Often these initial investigations lead researchers to study individual accounts that are sharing disinformation, looking at who they are following, who is following them, whose posts they are sharing, who is sharing their posts. In "Data Craft: The Manipulation of Social Media Metadata", Amelia Acker studies disinformation by examining the social media metadata (follower counts, etc.) of particular accounts that are known to share disinformation. Acker considers case studies including politicians on Instagram, US government Twitter accounts, and IRA Facebook ads. The goal is to study the metadata of known manipulators to learn their techniques. Acker used web archives as a way of looking at social media in the past, including to examine the growth of an account's follower count. In "Acting the Part: Examining Information Operations Within #BlackLivesMatter Discourse", Starbird's group used the Wayback Machine to analyze tweets and profile pages of accounts that had been suspended by Twitter. A similar technique was used by Taylor Lorenz in her reporting on tweets by the then-suspended "Libs of TikTok" account. Her article in the Washington Post is filled with links to tweets archived by the Wayback Machine and is a great example of using web archives for evidence.

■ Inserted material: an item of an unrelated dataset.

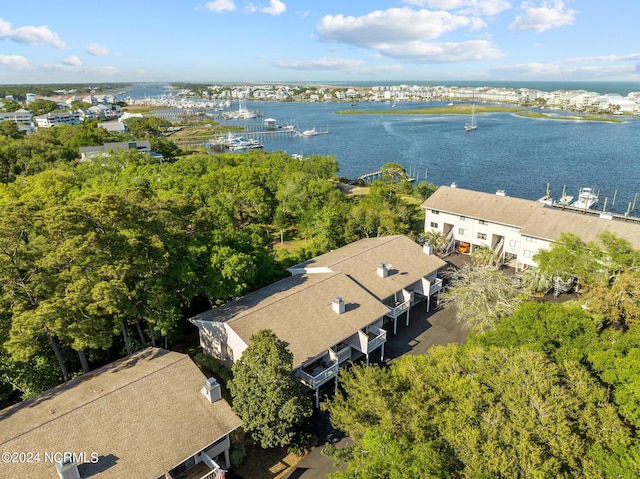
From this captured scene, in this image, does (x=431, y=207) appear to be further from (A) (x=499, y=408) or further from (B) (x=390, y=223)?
(A) (x=499, y=408)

Figure: Washington Post article with links to the Wayback Machine, annotation added by MCW

This post highlights just a few examples of how web archives have been used to investigate possible disinformation, by examining how webpages have been changed, corroborating or refuting posted screenshots, studying archived social media posts, and investigating metadata and past behavior of particular social media accounts. One of our goals in studying web archives and how people use them is to be able to provide analysis and develop tools and techniques that can help promote the use of web archives and provide more confidence in them.